:: Gestellte Aufgabe ::
Schreiben Sie den Teil der Datensätze, der mit der Zeile beginnt, die „How far is (256,261)“ enthält, und mit dem Ende der Datensätze schließt, Zeichen für Zeichen ab. Beide Grenzen gehören dazu.

:: Übungsmaterial ::
+--
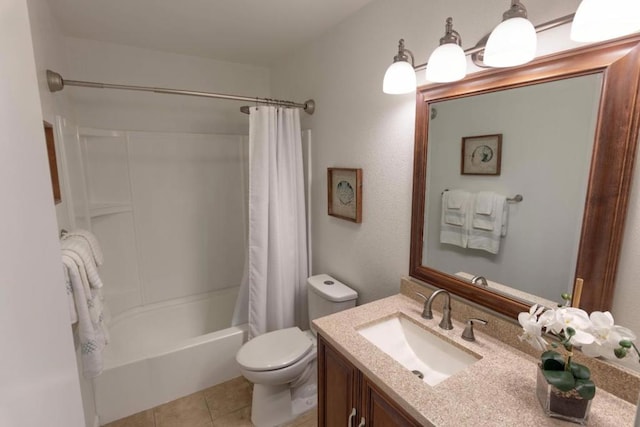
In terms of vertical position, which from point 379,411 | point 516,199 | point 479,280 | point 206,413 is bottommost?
point 206,413

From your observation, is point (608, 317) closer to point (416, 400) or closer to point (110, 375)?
point (416, 400)

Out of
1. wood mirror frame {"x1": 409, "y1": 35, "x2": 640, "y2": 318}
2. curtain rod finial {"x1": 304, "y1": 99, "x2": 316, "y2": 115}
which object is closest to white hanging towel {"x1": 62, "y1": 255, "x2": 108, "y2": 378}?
curtain rod finial {"x1": 304, "y1": 99, "x2": 316, "y2": 115}

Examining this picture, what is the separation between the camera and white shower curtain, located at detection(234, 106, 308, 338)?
6.80ft

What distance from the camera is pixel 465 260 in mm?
1354

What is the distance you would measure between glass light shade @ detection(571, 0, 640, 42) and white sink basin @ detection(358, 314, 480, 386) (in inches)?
42.8

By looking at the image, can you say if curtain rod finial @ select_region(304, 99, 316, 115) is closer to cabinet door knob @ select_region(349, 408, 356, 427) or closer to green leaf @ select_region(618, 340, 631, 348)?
cabinet door knob @ select_region(349, 408, 356, 427)

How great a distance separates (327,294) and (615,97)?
1522 mm

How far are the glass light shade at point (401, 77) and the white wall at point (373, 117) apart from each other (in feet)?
0.50

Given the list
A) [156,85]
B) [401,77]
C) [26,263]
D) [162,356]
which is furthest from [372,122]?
[162,356]

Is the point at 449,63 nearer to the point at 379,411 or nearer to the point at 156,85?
the point at 379,411

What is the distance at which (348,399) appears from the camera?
1212 mm

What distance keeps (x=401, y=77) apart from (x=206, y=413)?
221cm

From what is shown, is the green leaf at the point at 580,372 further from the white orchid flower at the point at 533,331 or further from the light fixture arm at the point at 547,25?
the light fixture arm at the point at 547,25

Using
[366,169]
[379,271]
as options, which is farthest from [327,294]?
[366,169]
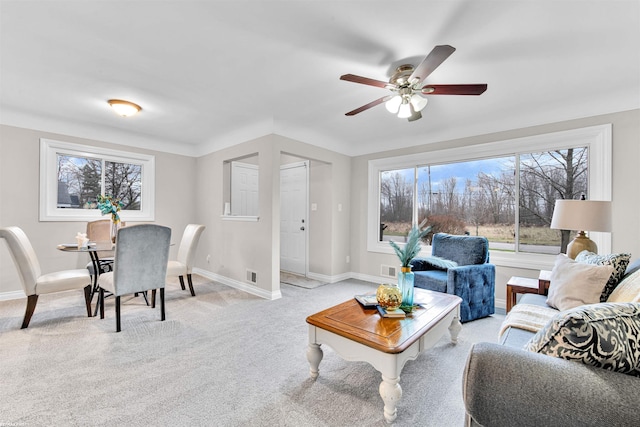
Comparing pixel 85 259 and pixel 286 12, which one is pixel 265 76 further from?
pixel 85 259

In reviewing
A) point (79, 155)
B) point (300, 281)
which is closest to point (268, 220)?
point (300, 281)

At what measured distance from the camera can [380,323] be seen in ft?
5.67

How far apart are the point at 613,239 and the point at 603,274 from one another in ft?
5.24

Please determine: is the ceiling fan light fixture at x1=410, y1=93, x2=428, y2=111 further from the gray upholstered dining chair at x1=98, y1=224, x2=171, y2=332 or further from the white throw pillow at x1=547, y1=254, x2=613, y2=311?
the gray upholstered dining chair at x1=98, y1=224, x2=171, y2=332

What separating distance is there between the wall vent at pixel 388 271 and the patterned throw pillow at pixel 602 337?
3.58 m

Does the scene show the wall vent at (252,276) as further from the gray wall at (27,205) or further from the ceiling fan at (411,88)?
the ceiling fan at (411,88)

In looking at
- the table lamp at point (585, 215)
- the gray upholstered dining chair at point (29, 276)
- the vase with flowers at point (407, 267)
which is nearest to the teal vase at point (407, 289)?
the vase with flowers at point (407, 267)

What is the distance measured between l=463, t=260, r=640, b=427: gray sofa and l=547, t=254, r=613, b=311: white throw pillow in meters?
1.29

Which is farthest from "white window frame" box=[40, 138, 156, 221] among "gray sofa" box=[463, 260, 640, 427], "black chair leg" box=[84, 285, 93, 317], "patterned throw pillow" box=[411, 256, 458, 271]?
"gray sofa" box=[463, 260, 640, 427]

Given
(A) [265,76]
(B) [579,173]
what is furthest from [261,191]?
(B) [579,173]

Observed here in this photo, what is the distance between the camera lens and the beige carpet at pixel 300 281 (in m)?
4.35

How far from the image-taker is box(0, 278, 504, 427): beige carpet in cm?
153

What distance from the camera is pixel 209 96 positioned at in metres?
3.00

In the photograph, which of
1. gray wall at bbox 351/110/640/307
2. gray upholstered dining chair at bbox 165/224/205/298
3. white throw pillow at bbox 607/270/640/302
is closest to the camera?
white throw pillow at bbox 607/270/640/302
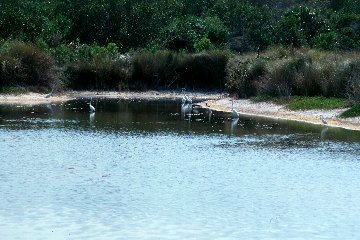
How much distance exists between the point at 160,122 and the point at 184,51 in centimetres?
2200

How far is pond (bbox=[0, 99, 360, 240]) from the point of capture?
807 inches

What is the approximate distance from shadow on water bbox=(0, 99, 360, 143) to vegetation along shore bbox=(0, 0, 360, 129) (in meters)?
3.29

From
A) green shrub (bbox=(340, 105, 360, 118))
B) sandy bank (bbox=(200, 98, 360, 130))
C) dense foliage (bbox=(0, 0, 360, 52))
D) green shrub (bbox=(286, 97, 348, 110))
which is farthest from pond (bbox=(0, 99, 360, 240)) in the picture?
dense foliage (bbox=(0, 0, 360, 52))

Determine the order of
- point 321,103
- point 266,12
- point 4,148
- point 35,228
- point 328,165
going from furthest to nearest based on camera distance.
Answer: point 266,12 → point 321,103 → point 4,148 → point 328,165 → point 35,228

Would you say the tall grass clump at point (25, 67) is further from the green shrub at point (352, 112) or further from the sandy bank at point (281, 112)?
the green shrub at point (352, 112)

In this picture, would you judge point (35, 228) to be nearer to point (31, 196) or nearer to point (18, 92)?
point (31, 196)

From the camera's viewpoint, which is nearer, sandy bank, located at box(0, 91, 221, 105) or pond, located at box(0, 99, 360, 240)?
pond, located at box(0, 99, 360, 240)

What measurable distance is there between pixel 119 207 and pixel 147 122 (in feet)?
64.8

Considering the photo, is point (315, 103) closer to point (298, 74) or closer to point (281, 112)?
point (281, 112)

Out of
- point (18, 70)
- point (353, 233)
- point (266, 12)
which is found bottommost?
point (353, 233)

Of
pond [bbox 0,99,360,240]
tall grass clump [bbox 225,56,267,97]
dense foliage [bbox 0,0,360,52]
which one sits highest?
dense foliage [bbox 0,0,360,52]

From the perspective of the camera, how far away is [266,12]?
73312 mm

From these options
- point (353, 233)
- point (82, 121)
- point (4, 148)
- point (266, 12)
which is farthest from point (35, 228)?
point (266, 12)

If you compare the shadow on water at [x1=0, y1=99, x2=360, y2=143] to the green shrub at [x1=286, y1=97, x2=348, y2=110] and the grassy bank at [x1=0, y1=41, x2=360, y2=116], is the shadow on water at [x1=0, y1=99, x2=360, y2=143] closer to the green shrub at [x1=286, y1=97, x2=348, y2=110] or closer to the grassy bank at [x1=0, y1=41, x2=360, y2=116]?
the green shrub at [x1=286, y1=97, x2=348, y2=110]
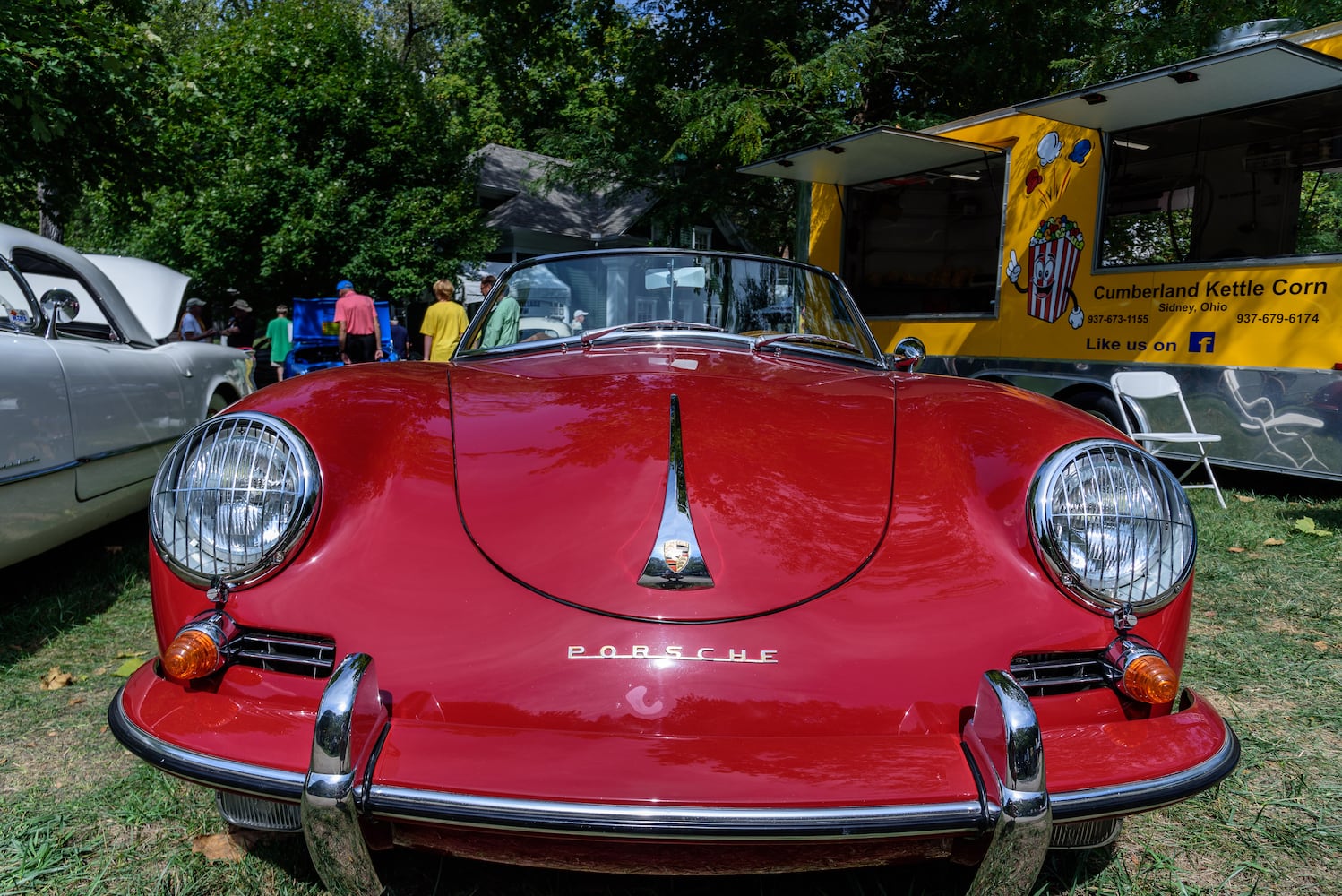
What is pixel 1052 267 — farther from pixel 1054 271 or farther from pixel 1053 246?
pixel 1053 246

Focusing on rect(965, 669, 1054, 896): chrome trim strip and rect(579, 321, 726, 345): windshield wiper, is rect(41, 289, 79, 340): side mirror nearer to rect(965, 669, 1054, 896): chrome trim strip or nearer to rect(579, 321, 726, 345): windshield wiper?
rect(579, 321, 726, 345): windshield wiper

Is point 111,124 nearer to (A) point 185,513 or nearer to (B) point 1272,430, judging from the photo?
(A) point 185,513

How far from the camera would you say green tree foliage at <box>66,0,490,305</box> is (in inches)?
592

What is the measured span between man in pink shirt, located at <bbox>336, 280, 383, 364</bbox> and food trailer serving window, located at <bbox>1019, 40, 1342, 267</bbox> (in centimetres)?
890

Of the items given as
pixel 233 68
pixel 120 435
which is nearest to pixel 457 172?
pixel 233 68

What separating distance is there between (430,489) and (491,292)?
4.64 ft

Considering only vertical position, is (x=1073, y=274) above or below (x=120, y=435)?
above

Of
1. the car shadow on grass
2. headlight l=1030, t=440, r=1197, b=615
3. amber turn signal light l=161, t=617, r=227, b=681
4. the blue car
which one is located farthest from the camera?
the blue car

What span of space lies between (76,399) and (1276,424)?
20.1 ft

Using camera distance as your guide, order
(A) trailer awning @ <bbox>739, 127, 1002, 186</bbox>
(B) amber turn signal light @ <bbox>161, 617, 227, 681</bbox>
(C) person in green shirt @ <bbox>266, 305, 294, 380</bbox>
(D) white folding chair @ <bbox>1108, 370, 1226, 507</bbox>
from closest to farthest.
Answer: (B) amber turn signal light @ <bbox>161, 617, 227, 681</bbox>, (D) white folding chair @ <bbox>1108, 370, 1226, 507</bbox>, (A) trailer awning @ <bbox>739, 127, 1002, 186</bbox>, (C) person in green shirt @ <bbox>266, 305, 294, 380</bbox>

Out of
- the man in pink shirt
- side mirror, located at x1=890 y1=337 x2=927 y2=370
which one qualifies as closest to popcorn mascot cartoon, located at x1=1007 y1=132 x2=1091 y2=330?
side mirror, located at x1=890 y1=337 x2=927 y2=370

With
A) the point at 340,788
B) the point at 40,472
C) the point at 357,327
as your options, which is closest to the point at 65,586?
the point at 40,472

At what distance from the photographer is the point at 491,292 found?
293cm

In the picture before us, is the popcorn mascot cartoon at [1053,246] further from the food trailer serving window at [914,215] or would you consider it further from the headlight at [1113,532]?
the headlight at [1113,532]
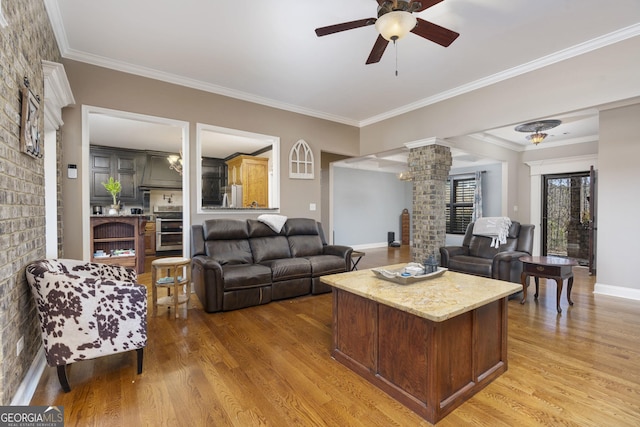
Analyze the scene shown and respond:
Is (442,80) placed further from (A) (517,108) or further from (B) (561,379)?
(B) (561,379)

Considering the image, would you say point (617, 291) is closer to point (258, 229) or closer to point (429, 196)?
point (429, 196)

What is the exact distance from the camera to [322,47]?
10.3 feet

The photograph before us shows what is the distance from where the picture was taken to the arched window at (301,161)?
16.6 ft

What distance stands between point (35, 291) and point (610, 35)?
17.4 feet

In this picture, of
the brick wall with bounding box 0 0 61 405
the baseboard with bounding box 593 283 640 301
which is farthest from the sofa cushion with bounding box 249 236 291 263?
the baseboard with bounding box 593 283 640 301

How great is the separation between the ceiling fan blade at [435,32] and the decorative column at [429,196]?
2483 mm

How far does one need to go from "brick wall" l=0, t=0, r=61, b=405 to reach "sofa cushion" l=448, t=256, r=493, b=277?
450 cm

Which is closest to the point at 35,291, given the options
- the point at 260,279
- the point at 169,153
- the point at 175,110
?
the point at 260,279

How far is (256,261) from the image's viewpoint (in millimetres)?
4098

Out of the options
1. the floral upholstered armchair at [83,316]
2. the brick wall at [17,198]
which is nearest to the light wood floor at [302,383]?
the floral upholstered armchair at [83,316]

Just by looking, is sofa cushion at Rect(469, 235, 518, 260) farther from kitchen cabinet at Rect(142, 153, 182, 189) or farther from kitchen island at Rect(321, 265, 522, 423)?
kitchen cabinet at Rect(142, 153, 182, 189)

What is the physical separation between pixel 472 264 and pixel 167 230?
+--
:: Lösung der Aufgabe ::
How far is (256,261) from the image's viewpoint (in millimetres)?
4098

Out of the options
1. the floral upholstered armchair at [83,316]
2. the brick wall at [17,198]
which is nearest to the light wood floor at [302,383]?
the floral upholstered armchair at [83,316]

Just by looking, is sofa cushion at Rect(469, 235, 518, 260) farther from kitchen cabinet at Rect(142, 153, 182, 189) or farther from kitchen island at Rect(321, 265, 522, 423)?
kitchen cabinet at Rect(142, 153, 182, 189)

What is the physical separation between pixel 472 264 and pixel 167 230?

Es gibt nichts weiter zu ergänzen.